Keeping God first is the hardest thing.
It should be so easy. I mean, seriously--He's so, so good, and absolutely everything I could possibly need. I have more joy and am more content with Him than I am at any other time. So why is it that my heart jumps at the chance to replace Him at the slightest opportunity? I'll never understand that. It doesn't make sense.
The past couple of weeks have been a struggle to make sure He stays first in my heart, my thoughts, my life. I've already failed at it more than once. Falling back into old patterns is all too easy, but I'm learning to recognize them--and to recognize what I need to do to avoid them. As hard as it is to discipline myself like this, it has forced me to be in a near-constant state of prayer, just to keep my head above water.
Sometimes, I forget that surrender and putting God first is a process, not an event. It's not something that I do once and for all, never having to think about it again. Instead, it's something I have to do constantly and will have to continue until the day that I die. I will never come to a point when I can say, "Wow, I'm glad that's over with. I learned a lot and now God is first; I don't have to focus on keeping Him there anymore." Yet that's what has happened every single time I've come through a hard situation. And guess what? As soon as I stop focusing on Him so intently, everything slowly begins to fall apart again.
Will I ever learn?
Even if He chooses to move me to the next stage of the process, a happier time, that doesn't mean I'm supposed to stop clinging to Him, or even loosen my grip. And even if He doesn't fulfill what I'm hoping for, that doesn't mean I'm supposed to suddenly trust Him any less. Because even if He doesn't, I will still trust Him. I will still love Him. I will still follow Him, knowing that His plan is best.

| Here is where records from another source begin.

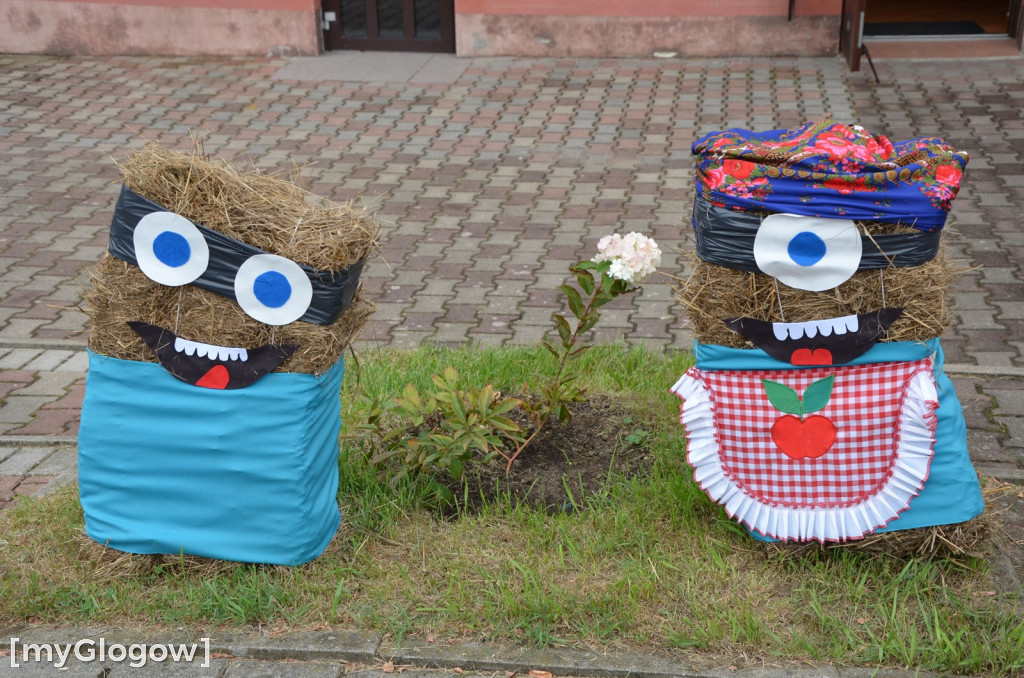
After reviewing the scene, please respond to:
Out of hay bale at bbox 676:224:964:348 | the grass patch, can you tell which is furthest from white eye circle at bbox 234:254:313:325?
hay bale at bbox 676:224:964:348

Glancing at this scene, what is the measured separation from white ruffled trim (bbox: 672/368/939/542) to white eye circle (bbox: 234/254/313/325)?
54.8 inches

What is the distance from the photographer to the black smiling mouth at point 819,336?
352 centimetres

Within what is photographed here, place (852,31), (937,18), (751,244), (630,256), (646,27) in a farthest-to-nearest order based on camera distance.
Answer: (937,18) < (646,27) < (852,31) < (630,256) < (751,244)

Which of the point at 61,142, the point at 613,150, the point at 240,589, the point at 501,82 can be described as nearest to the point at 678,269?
the point at 613,150

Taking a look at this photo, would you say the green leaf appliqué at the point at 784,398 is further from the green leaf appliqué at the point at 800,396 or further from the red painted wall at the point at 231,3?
the red painted wall at the point at 231,3

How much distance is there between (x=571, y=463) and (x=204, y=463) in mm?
1572

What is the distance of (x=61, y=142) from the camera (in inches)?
377

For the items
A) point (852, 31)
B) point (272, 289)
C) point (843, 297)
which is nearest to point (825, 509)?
point (843, 297)

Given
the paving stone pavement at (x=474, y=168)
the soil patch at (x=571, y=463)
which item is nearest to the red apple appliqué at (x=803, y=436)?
the soil patch at (x=571, y=463)

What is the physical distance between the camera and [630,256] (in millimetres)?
3932

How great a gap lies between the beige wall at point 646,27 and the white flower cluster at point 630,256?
8618 millimetres

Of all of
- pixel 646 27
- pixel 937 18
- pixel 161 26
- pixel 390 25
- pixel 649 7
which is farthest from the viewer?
pixel 937 18

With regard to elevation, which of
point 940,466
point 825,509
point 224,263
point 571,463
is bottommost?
point 571,463

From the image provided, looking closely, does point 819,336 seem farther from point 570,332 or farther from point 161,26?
point 161,26
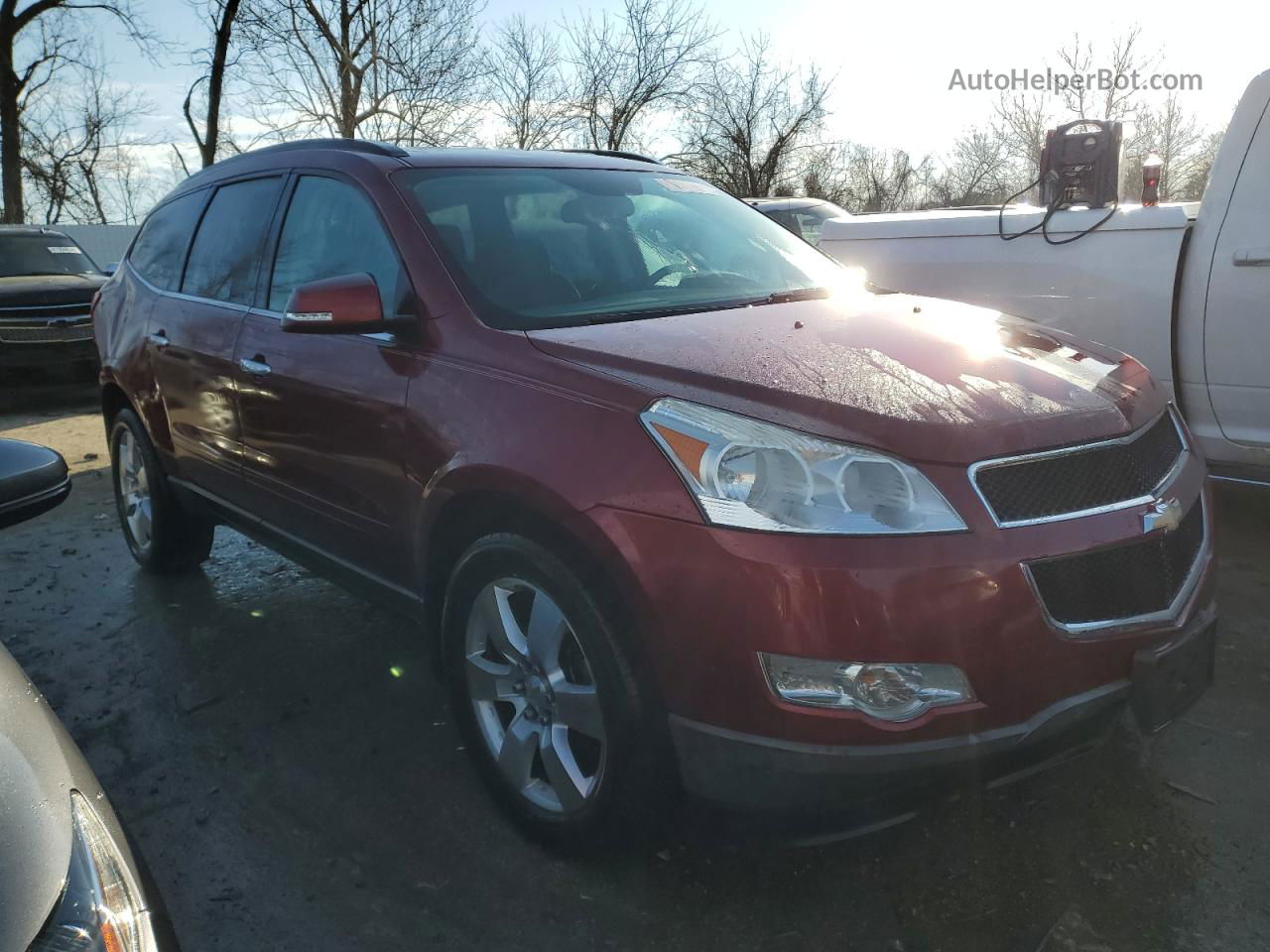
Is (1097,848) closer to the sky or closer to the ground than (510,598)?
closer to the ground

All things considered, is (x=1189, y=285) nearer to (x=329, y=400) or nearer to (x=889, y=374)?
(x=889, y=374)

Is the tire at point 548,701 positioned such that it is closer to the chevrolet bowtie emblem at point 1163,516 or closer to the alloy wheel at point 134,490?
the chevrolet bowtie emblem at point 1163,516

"Shadrach, Meshach and Abednego replied to him, 'King Nebuchadnezzar, we do not need to defend ourselves before you in this matter. If we are thrown into the blazing furnace, the God we serve is able to deliver us from it, and he will deliver us from Your Majesty’s hand. But even if he does not, we want you to know, Your Majesty, that we will not serve your gods or worship the image of gold you have set up.'"

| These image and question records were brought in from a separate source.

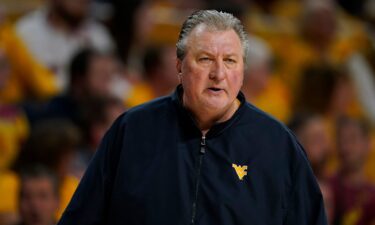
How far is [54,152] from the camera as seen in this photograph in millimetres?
5656

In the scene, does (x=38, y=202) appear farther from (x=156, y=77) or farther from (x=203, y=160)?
(x=156, y=77)

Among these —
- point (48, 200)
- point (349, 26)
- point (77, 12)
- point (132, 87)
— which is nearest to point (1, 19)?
point (77, 12)

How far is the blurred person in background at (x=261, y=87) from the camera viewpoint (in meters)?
7.32

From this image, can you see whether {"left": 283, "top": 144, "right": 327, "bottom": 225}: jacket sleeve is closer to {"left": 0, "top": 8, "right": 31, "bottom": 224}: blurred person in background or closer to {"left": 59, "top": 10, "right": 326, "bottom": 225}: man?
{"left": 59, "top": 10, "right": 326, "bottom": 225}: man

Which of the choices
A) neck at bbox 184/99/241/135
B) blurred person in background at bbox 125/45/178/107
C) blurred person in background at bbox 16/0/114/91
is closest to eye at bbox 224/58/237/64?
neck at bbox 184/99/241/135

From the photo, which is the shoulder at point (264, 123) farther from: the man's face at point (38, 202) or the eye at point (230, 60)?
the man's face at point (38, 202)

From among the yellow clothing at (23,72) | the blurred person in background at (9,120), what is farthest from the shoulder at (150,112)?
the yellow clothing at (23,72)

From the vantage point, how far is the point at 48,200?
5059mm

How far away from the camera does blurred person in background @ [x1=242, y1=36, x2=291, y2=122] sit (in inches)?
288

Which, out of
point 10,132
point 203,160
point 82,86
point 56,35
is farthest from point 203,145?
point 56,35

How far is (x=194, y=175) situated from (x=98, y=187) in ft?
1.08

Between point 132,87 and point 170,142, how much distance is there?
4.28 meters

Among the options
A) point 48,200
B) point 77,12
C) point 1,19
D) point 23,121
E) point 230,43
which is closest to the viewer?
point 230,43

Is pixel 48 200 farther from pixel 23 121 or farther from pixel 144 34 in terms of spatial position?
pixel 144 34
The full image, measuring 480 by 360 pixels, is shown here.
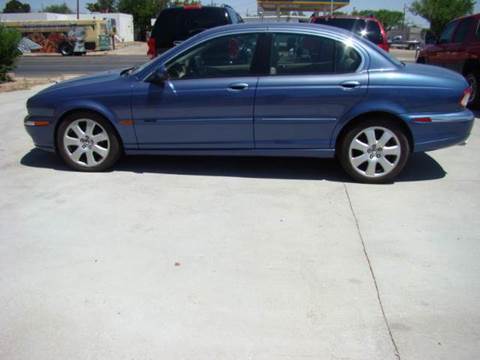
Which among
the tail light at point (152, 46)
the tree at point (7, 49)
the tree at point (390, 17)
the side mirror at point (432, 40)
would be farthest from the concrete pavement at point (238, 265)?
the tree at point (390, 17)

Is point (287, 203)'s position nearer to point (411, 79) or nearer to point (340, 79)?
point (340, 79)

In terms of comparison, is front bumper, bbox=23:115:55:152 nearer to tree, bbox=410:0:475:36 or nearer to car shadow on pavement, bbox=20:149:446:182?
car shadow on pavement, bbox=20:149:446:182

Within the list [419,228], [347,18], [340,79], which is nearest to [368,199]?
[419,228]

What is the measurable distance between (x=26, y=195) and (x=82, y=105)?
1.17m

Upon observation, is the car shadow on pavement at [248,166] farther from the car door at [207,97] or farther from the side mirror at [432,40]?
the side mirror at [432,40]

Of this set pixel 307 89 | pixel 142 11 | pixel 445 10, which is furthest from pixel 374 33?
pixel 142 11

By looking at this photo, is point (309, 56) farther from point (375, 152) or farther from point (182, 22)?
point (182, 22)

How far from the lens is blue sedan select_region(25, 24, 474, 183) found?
5.08 meters

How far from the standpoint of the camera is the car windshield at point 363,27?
11.9 m

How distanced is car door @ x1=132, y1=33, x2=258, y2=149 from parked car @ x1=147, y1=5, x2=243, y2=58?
4.65m

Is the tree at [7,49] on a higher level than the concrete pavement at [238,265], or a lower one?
higher

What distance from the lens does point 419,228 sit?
13.7 ft

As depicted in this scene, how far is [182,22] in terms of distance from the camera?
32.1ft

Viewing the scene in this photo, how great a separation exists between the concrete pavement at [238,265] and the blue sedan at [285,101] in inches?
17.1
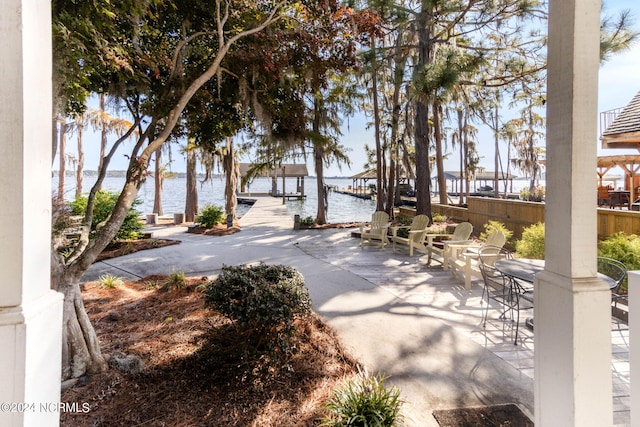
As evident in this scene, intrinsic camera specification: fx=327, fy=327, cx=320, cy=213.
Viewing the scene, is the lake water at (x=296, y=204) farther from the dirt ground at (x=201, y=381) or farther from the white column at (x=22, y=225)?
the white column at (x=22, y=225)

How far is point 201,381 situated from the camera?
2.54 metres

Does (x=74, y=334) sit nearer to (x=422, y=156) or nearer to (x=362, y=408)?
(x=362, y=408)

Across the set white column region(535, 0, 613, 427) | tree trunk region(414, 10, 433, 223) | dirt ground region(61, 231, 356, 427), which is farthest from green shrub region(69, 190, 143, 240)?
white column region(535, 0, 613, 427)

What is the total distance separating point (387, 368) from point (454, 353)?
0.73m

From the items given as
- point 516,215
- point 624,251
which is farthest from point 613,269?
point 516,215

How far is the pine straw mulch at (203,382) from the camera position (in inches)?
85.5

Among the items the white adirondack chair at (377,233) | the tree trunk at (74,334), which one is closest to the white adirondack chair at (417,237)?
the white adirondack chair at (377,233)

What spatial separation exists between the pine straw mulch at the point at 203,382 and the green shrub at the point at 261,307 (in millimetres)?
154

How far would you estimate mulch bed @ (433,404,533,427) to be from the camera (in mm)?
2135

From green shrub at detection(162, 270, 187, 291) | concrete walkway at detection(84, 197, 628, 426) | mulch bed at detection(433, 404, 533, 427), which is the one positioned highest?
green shrub at detection(162, 270, 187, 291)

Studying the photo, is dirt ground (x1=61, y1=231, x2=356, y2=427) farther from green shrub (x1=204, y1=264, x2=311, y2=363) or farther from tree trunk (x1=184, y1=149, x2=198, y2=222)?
tree trunk (x1=184, y1=149, x2=198, y2=222)

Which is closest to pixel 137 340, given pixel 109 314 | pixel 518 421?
pixel 109 314

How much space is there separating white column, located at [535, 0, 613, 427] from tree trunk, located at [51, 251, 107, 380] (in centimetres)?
313

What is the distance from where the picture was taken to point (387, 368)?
9.42 feet
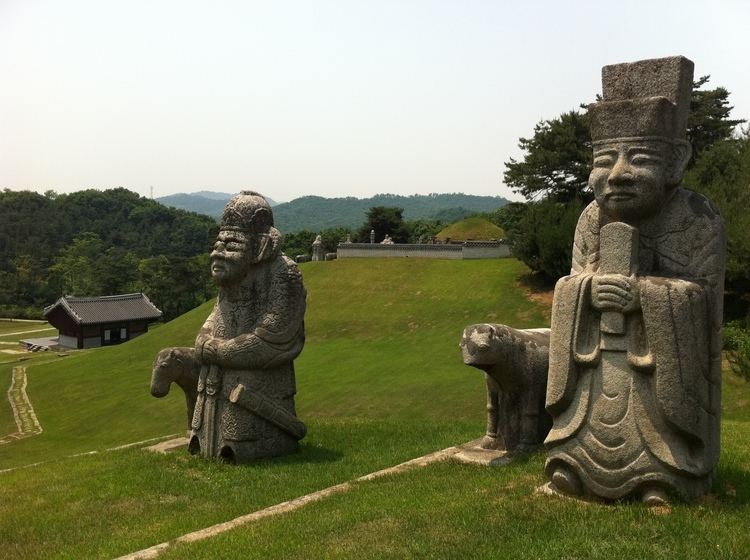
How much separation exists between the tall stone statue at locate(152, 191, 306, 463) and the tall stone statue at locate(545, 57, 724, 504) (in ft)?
16.0

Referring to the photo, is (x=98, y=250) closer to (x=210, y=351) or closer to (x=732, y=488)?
(x=210, y=351)

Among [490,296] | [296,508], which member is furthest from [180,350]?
[490,296]

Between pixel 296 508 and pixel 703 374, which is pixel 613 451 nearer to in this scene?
pixel 703 374

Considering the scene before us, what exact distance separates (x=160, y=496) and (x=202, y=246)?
110653mm

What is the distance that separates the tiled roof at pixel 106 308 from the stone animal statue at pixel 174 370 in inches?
1663

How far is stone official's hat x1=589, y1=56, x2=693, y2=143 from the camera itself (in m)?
6.89

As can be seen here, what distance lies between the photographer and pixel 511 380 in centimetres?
974

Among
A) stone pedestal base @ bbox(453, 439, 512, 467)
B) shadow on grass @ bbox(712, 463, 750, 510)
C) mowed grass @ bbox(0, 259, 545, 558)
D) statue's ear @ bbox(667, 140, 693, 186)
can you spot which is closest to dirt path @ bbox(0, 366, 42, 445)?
mowed grass @ bbox(0, 259, 545, 558)

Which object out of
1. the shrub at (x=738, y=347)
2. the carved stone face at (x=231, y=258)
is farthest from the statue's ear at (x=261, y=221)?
the shrub at (x=738, y=347)

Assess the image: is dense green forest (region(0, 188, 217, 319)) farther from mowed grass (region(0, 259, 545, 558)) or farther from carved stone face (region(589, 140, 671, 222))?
carved stone face (region(589, 140, 671, 222))

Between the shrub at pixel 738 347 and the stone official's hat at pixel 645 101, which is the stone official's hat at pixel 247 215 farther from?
the shrub at pixel 738 347

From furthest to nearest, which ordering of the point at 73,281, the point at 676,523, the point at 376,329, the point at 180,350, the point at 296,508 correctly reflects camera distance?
the point at 73,281
the point at 376,329
the point at 180,350
the point at 296,508
the point at 676,523

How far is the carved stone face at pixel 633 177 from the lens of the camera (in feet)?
22.7

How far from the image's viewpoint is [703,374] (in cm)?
678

That has become one of the most profound verses in the Bible to me, and one of my biggest lessons over the past several months. Those guys knew what God could do, even what they truly believed that He would do, and certainly they wanted to be rescued, but in the end, it really didn't matter. Their faith was in Him, not in what He could do. It's the same reason Abraham was able to obey when God told him to sacrifice Isaac. Abraham knew what God had promised him, but he had to be willing to let go of even that--even the promise--and trust that God is faithful. Even if He doesn't, He is faithful.- Daniel 3:16-18
"Thou and Thou only first in my heart
High King of Heaven, my treasure, Thou art."